5. Status
As of early July 1997, jc1 was able to
compile a simple test program, which calculates the Fibonacci numbers
(up to 36), both iteratively and recursively (which is slow!), and
prints the results. No manual tinkering was needed with the assembly
code generated, which was assembled and linked in with kaffe (a modified pre-0.9.1 snapshot) as the
run-time engine. On a SparcStation 5 running Solaris2, it took 16
seconds to execute. In comparison, the same program dynamically
compiled by Kaffe's JIT takes 26 seconds, and Sun's JDK 1.1
takes 88 seconds to run the same program.

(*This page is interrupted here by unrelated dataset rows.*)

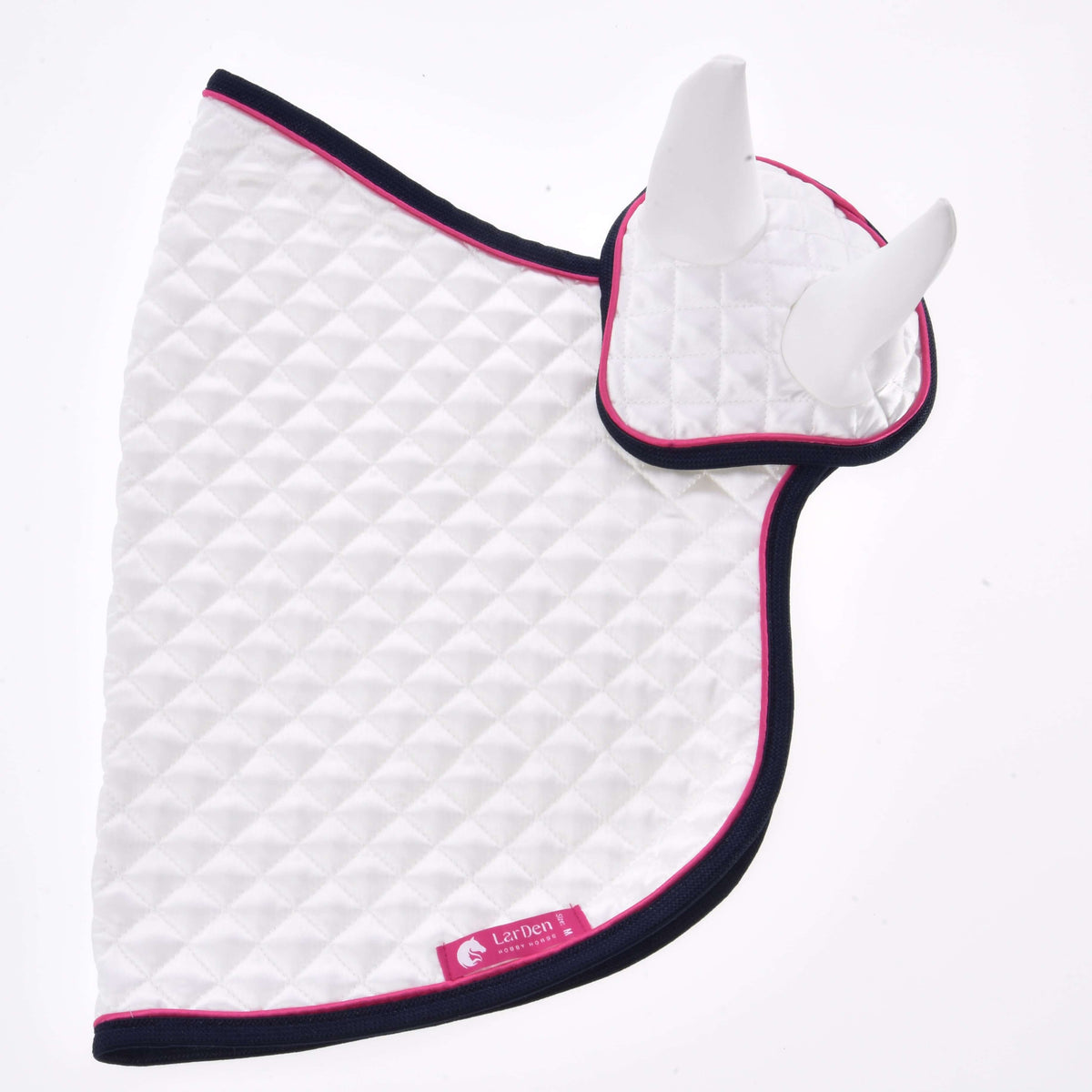 The Set Beautiful Star by Hobby Horse LarDen is a white quilted horse ear bonnet with two pointed ear covers, trimmed in navy blue and pink, featuring a pink Cathery tag at the bottom and laid flat on a white background.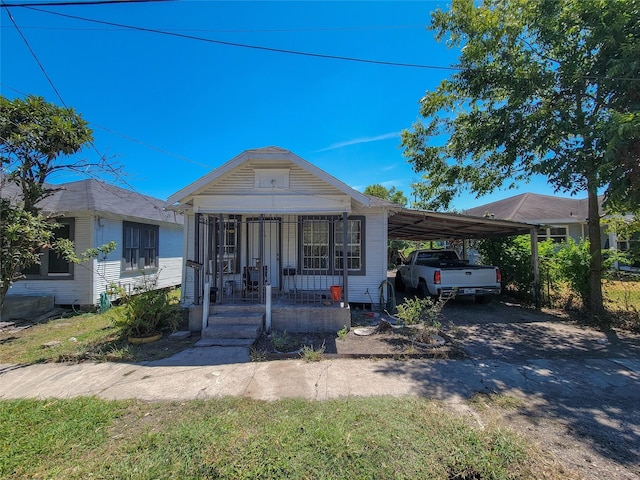 view of front of property featuring a carport, a porch, and driveway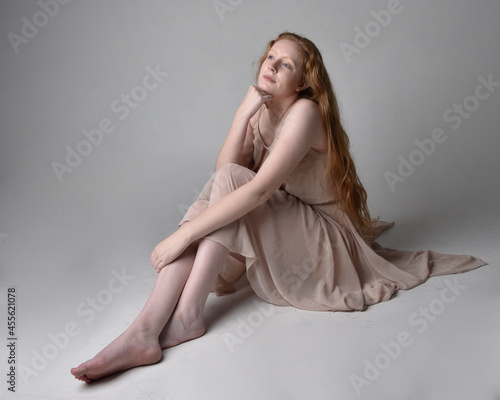 Full length portrait of pretty red haired woman dancer,  wearing skin toned flowing fairy dress. Sitting gestural poses  isolated on studio background.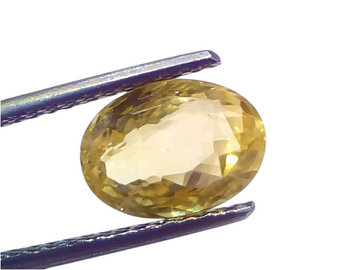 3.57 carat IGI certified unheated natural Ceylon yellow sapphire in a faceted oval cut, held by tweezers.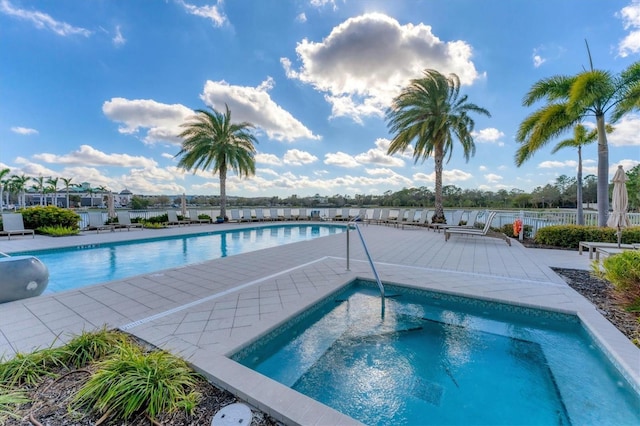 pool featuring fence and a patio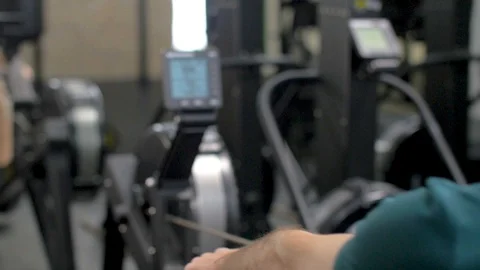 Fitness young man using rowing machine in the gym Stock Footage 112718526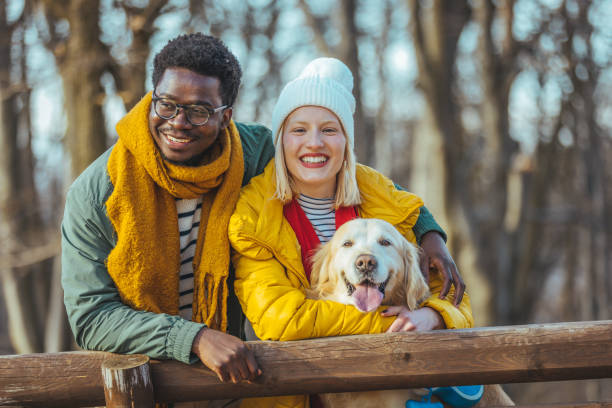 istock Couple with dog on a walk in an autumn forest. 1366950357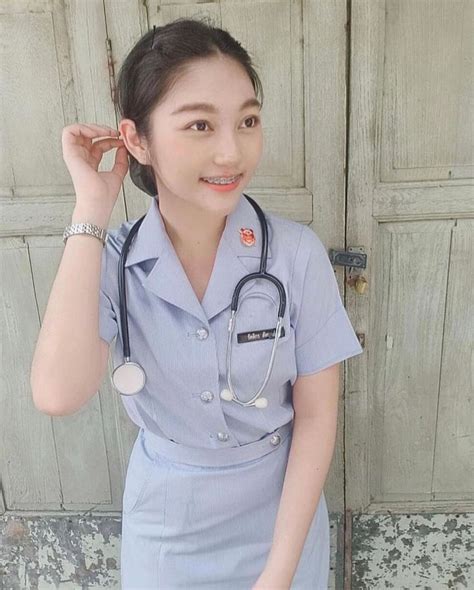 A Woman In A Nurses Uniform Standing Next To A Door With A Stethoscope On Her Head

These numbers are encouraging, but they need some context. Start-up
times (for class loading and just-in-time compilation) should in all
cases be fairly minor, since the execution time is dominated by
recursive calls. In the jc1-compiled case,
only the actually test class (calculating Fibonacci plus the main
methods that prints the result) is compiled by jc1; all the other
classes loaded (including the classes for I/O) are compiled by kaffe's JIT-compiler. This means there would
be some slight extra speed up if all the classes were jc1-compiled. Do note that the test-program uses
simple C-like features that are easy to compile: integer arithmetic,
simple control structures, and direct recursion. The results cannot be
directly generalized to larger programs that use object-oriented
features more heavily.
The basic structure of the compiler works, but there is still quite
a bit of work to do. Many of the byte-codes are not supported yet, and
neither is exception handling. Only some very simple Java-specific
optimizations are implemented. (Of course, jc1 benefits from the existing
language-independent optimizations in gcc.)
The Kaffe VM works on most Java code. We have enhanced it in
various ways, and modified the data structures to be simpler and more
suitable for being emitted by the compiler.
The Java support in the gdb debugger is
partially written, but there is still quite a bit to go before it is
user-friendly. We have not started work on our own library
implementation or source-code compiler.